Understanding Self-Efficacy and the Design of Personal Informatics Tools
May 8, 2012
Adrienne Andrew is a PhD candidate in Computer Science at the University of Washington. She is interested in studying how people use food diaries on mobile phones: what challenges “typically motivated” users have, balance between capturing less detailed yet still valuable food information, and identifying new ways to organize food databases to support a wider range of dietary analysis.
One primary concern for the field of personal informatics (PI) is supporting people in making changes in their life. A driving theory for pesonal informatics (PI) designers and researchers is Social Cognitive Theory [Bandura, 1977], which posits that a person’s behavior, environment and inner qualities all contribute to how a person functions. This theory has been applied to understanding how people learn, how social environments impact what people do, and how people regulate their own behavior. A key component in this theory is self-efficacy (SE), which is summarized as a belief in one’s abilities.
The question I pose to both PI researcher and self-quantifiers is if your experiences support whether self-efficacy truly reflects intent and ability to engage in key behavior change strategies.
SE is traditionally measured by self-report. To develop SE measurements for a particular domain, researchers use open-ended approaches to identify common challenges and barriers to the problem. They then develop a series of statements of the form “How confident are you that you can [achieve goal] even though [challenge]?” with a 4-unit response scale ranging from “Cannot do it” to “Highly certain can do”. An example of a statement is “How confident are you that you can stick to a healthy eating plan after a long, tiring day at work?” SE measures provides valuable feedback about whether an intervention is supporting adherence to behavior change strategies, and indicate whether participants complete the study with an intention to continue.
This is an important feature for PI researchers: we are familiar with a domain and common challenges, so can build the scales easily; we usually use short-term studies to indicate long-term impact; and properly designed scales can help us to discover where a PI tool breaks down.
Now that we have described how SE can be measured and its relevance to PI researchers, it is important to acknowledge factors that may impact the measurements as applicable to PI tools. In addition to basic usability (which I would also argue is more important to the “common consumer” as opposed to highly-motivated quantified-selfers), a user’s goals (internal motivation) and trust in the technology are key.
How well the tool matches the user’s goals.
This is a point that is likely more important to researchers than to quantified-selfers. It refers to both a goal the user has and that the user has a belief in what they need to do in order to attain that goal. A user who is trying to lose weight may choose to focus on restricting caloric intake as well as increasing caloric expenditure, or choose to focus on only one of those areas. Social cognitive theory says these beliefs are based on what the user has observed amongst their peers, and how similar or different the user is from their peers.
We observed this in the BALANCE studies. BALANCE consisted of a food diary to capture caloric intake, an automatic physical activity detection platform to measure caloric expenditure, and a visualization that provided real-time feedback of the person’s caloric intake/expenditure balance throughout the day, all on a mobile phone. Overall, about 40 people participated in the evaluation by carrying the phone and tracked their food intake for 3 days.
One recurring theme in the feedback was that tracking food intake with such detail was too much work, and would only be worth it if they had a medical condition that made it very important to keep detailed records. However, some participants wanted to reflect on a coarser grained summary of their dietary intake for general health and disease prevention. There participants had a different wellness goal, and therefore didn’t have the internal motivation to make this tool useful to them.

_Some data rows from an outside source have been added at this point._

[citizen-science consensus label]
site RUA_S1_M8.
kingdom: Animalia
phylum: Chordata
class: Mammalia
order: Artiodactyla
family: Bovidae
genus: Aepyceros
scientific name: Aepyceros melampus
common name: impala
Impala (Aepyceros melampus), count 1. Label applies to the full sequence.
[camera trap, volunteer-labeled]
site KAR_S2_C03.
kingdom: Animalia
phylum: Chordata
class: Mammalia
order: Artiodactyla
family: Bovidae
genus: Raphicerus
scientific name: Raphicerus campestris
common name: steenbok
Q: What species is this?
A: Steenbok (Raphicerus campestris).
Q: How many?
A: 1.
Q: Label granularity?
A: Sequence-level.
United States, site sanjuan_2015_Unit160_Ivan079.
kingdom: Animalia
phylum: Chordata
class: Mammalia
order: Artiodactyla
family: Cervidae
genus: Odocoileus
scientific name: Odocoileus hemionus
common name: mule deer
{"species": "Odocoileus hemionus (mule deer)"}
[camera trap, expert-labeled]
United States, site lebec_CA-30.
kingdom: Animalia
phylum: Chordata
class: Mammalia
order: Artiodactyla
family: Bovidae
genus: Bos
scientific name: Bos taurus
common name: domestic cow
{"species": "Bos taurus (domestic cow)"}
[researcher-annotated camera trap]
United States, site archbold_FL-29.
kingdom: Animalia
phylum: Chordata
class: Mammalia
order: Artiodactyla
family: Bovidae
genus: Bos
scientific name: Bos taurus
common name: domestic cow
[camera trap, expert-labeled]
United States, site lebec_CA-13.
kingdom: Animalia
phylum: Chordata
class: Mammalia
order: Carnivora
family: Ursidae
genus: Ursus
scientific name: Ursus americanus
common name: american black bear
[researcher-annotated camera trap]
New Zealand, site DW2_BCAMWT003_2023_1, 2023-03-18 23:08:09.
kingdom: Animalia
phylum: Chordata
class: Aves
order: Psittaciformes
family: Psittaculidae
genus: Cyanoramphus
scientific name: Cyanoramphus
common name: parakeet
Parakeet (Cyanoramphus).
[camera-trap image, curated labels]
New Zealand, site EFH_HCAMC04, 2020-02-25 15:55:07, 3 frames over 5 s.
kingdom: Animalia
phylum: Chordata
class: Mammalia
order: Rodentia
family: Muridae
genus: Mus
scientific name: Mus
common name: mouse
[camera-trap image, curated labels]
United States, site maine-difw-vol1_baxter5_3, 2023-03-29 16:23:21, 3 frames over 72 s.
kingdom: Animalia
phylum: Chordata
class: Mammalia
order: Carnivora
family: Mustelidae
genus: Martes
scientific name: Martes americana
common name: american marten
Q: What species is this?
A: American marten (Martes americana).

Understanding the underlying technology.
Another factor is how well the user understands the technology, or more specifically, how the technology may fail. Part of the BALANCE project was using sensors to identify and calculate calories expended via activity throughout an entire day. Other related tools are GPS-based run trackers that use GPS to track the location, duration and other metrics of the run. Technologies that use sensors to identify bouts of physical activity have some level of uncertainty associated with the recognition. This uncertainty comes from a variety of sources, such as parameters that reflect a tradeoff between power consumption and accuracy. GPS trace quality depends on terrain and location of satellites in the sky.
A recent New York Times article reflects the concern of GPS run tracker users. Runners sometimes measure certified race courses, and report discrepancies to the organizers. These runners appear to trust the technology more than the organization. In the case of BALANCE (which exposes less detailed data about the calorie calculation and depends on more parameters), some users reported a feeling that the calculation “didn’t feel right”, but were unable to express how they thought it might be wrong. With both of these examples, the uncertainty with the technology could impact measures of SE. This raises the question of what other factors influence a person’s trust in the technology, as well as how SE may be impacted, and how it may vary from person to person.
So, I pose this question to quantified selfers: What do you track, and what aspects of the tools you use impact whether or not you can or will keep using them?